Espinoza’s breakout year came in 2000, when he won or shared three major riding titles, rode Spain to victory in the Breeders’ Cup Distaff for another Hall of Fame trainer, D. Wayne Lukas, and finished seventh nationally on the money earnings list. He posted his 3,000th career victory on May 31, 2013 at Hollywood Park.

“It’s an amazing feeling, to win two Kentucky Derbies,” Espinoza said Saturday. “I never thought in a million years I’d ever win one Kentucky Derby when I started my career. I felt we had a lot of pressure on us, going into the Derby today as the favorite. But I told Art after the race, now the pressure is really going to be on.”

Espinoza said there is a big difference between his two Derby winners, War Emblem and California Chrome.

“They are two completely different horses,” said Espinoza, whose brother Jose was a jockey before being forced to retire because of brain damge suffered in a spill, and was in attendance at Churchill Downs on Saturday. “Of course, they’re both tremendously talented. But War Emblem had only one way to go. I had to let him go in front. With this guy, I have a lot of options. He can go to the lead or rate off the pace. It makes my job a lot easier.”

Espinoza said he felt the break was the key to his victory on Saturday.

“I was a little concerned being in post 5 and just wanted to break him as quickly as possible,” said Espinoza. “I wanted to get him out there running and he did and it worked out well. For a moment, right before the wire the first time, I thought about sending him to the lead. Then I made the decision to take him back and sit third. I got a little concerned when I got trapped a little bit in there down the backstretch, and was relieved when I finally was able to get him out. He was going so strong at the three-eighths pole. He was so smooth turning for home, and once I let him go, that was it.”
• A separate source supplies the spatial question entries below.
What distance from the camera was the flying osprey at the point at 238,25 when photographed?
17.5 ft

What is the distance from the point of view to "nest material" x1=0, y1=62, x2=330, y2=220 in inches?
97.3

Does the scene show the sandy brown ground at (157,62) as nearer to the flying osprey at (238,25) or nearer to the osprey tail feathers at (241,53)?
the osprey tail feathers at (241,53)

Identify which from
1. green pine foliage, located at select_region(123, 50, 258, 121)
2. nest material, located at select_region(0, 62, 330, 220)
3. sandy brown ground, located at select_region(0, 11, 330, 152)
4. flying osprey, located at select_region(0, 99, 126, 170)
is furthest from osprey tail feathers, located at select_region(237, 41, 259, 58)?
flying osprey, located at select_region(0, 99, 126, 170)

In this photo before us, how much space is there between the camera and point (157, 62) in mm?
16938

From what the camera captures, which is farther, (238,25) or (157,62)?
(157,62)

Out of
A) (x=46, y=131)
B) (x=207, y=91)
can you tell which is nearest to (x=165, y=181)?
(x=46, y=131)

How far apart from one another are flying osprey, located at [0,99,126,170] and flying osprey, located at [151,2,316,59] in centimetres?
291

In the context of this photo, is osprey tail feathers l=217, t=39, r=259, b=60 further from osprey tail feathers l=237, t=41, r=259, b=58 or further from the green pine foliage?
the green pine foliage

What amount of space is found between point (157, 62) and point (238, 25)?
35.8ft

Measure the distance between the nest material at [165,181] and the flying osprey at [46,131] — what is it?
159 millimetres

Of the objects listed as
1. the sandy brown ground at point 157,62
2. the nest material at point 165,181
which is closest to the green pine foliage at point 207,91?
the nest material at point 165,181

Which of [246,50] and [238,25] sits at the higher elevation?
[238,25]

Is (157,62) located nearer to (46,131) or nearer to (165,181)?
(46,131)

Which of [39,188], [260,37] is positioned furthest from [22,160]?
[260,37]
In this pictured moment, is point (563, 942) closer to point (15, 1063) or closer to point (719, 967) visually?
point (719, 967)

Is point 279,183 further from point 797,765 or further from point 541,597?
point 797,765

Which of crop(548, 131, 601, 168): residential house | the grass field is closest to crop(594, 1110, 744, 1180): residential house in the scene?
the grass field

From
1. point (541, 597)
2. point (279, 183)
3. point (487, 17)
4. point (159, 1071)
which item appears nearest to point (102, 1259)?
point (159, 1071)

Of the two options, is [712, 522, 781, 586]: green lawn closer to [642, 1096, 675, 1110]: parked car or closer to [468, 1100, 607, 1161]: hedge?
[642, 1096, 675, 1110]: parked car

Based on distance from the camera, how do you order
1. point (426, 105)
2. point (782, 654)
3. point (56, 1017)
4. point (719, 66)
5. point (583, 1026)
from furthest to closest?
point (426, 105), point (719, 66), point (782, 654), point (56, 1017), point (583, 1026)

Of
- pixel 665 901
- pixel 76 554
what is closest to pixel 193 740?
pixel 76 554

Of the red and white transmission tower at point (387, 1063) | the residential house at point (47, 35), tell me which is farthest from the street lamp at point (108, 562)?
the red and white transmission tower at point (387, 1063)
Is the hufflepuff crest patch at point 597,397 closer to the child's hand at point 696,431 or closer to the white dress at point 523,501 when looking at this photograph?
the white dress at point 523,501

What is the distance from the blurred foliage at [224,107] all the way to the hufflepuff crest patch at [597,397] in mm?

Espinoza said he donates 10 percent of all his earnings to the City of Hope, a charity that benefits children who have cancer, so the money he won on Saturday made California Chrome’s victory extra special to him.

“One day I went to visit some kids in the hospital who had cancer and it was heartbreaking," he said. "I broke down and cried seeing all these young kids who can’t have the life we have. It changed my life seeing 6- and 8- and 10-year-olds sick with cancer like that. I just hope with the money I earned today, I can make a difference in at least one of those kids' lives.”

Espinoza has certainly made a big difference since joining forces with California Chrome, who had won only twice in six starts before the two teamed up for the first time last winter at Hollywood Park.

“It’s like a dream to me,” said Espinoza who also won the Preakness aboard War Emblem before missing out on the Triple Crown in 2002. “I was very close the last time, just one step away. Hopefully, this time, we can go all the way.”